When I was in college studying philosophy, I purchased a copy of Friedrich Nietzsche's Beyond Good and Evil. When I got home I noticed something unusual about the book. It began on page 16, then went to pages 15, 14, 13 etc to the Title Page. It was a most unusual way to read a book, I thought.
Several years later I worked briefly in a printshop that published books and discovered how that error occurred. The way books are assembled involves printing sheets of paper with 12, 16, 24 or 32 pages on a sheet (with printing on both sides) which is then folded into what are called signatures. These are then collated so that they can be assembled in their proper order by another machine which stitches them together after which they are trimmed and boxed.
For whatever reason, the publishing house somehow got the first signature backward, thereby creating a "memorable moment" with regards to Nietzsche.
I am in no way going to agree with everything Nietzsche wrote, or what has been attributed to him, but he's certainly been an acute observer of human nature. He also wrote with a keen wit and pointed pen. I say this as a preface to a few comments he made on individuals and crowds.
There is a tension that runs through human history, one that never quite goes away. It is the tension between the individual and the crowd. Because we live in social relationships with others, what happens when our private beliefs are out of sync with the dominant belief systems?
Nietzsche saw it clearly. In Beyond Good and Evil, he wrote, “The individual has always had to struggle to keep from being overwhelmed by the tribe.” It is a simple observation, but one that carries more truth than we might like to admit.
As social creatures, we long to belong. The pull of the group—whether it be political, cultural, or ideological—is powerful. It offers identity, approval, and a ready-made way of seeing the world. To stand apart can be costly, especially today.
Nietzsche presses the point further: “Madness is rare in individuals—but in groups, parties, nations, and ages it is the rule.” Fifty years later the world experienced global tremors as a result of the national madness of the Third Reich.
Crowds do not merely amplify ideas; they intensify them. They simplify, reduce, and often distort. What might seem unreasonable to a lone person can, in the momentum of a group, begin to feel not only acceptable, but necessary.
This is where the work of Gustave Le Bon comes into play which I wrote about earlier this past month. In that particular blog post I was addressing crowd behavior, especially mobs. But there is a subtler aspect to crowd pressures on individuals. That is, the expectations of peers. In high school you may have been expected to go to college. As a result, many go who really aren't ready or aren't even college material. Their reward is not career success but rather the handicap of college debt.
And today, peer pressure can come from people we've never met other than through their handles on social media.
Expectations driven by peer pressure can cloud one's thinking. When we make life decisions based on what others expect of us, we can spend a lot of time kicking ourselves afterwards.
Nietzsche makes another observation that can be unsettling: “He who cannot obey himself will be commanded.” Self-mastery is not a popular idea. It requires discipline, reflection, and a willingness to stand alone when necessary. And a willingness to be misunderstood.
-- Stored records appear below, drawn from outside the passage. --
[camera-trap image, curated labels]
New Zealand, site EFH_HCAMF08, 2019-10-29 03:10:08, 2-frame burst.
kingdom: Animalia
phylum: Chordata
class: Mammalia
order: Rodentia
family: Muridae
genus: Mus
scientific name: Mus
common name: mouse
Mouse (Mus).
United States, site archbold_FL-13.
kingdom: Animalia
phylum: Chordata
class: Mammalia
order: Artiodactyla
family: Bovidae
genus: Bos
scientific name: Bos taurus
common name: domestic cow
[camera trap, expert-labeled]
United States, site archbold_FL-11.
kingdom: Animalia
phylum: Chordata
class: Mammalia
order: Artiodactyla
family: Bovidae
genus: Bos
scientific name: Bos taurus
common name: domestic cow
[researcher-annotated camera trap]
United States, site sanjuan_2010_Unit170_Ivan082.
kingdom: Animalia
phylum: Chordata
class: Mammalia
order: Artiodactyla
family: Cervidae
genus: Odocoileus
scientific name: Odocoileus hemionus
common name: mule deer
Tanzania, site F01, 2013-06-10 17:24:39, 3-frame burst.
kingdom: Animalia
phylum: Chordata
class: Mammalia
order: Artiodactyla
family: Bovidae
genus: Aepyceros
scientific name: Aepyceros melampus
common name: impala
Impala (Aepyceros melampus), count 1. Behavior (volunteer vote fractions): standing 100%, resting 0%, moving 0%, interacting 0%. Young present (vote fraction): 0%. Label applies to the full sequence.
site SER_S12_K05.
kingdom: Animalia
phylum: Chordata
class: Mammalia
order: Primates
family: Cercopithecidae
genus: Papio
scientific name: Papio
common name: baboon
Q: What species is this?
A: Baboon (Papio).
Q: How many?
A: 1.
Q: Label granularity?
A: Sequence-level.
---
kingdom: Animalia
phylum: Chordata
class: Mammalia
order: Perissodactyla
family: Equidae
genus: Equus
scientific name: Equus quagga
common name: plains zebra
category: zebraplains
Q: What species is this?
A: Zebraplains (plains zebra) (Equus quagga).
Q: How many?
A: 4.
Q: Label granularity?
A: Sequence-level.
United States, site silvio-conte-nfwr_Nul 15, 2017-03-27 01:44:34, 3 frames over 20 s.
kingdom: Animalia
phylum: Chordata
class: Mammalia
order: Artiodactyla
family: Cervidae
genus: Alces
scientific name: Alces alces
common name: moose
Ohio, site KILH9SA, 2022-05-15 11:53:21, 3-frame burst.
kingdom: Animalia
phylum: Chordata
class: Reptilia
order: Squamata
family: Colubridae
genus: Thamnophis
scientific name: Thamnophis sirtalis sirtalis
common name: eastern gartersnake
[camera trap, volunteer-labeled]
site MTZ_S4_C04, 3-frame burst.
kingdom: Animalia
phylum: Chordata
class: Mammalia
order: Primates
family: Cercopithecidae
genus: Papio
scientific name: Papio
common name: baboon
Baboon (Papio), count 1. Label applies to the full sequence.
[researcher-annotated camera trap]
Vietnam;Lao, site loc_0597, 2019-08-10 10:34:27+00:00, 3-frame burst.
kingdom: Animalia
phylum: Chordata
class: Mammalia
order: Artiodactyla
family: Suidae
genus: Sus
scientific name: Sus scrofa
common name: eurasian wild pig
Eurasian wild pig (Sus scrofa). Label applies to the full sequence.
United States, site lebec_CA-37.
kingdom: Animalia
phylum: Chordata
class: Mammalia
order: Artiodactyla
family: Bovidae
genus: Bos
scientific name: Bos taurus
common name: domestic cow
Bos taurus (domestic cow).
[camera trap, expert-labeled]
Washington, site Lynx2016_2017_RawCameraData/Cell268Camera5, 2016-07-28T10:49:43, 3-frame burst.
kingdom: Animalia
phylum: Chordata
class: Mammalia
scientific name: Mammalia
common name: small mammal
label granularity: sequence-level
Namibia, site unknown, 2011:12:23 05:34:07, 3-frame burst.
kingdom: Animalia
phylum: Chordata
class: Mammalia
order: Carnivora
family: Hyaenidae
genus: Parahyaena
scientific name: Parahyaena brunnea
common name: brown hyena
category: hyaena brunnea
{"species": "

Without a sense of calling or purpose, we become susceptible—open to being shaped by whatever voice speaks the loudest or the most persuasively. Hint: God speaks in a still, small voice.*
The crowd isn't always wrong, but it is rarely careful. To live thoughtfully requires a kind of resistance—not rebellion for its own sake, but the quiet work of examining what we believe and why. It means holding fast to conscience, even when it is inconvenient.
In the end, the question is not whether we will be influenced. We all are. The question is whether we will be governed from within… or from without.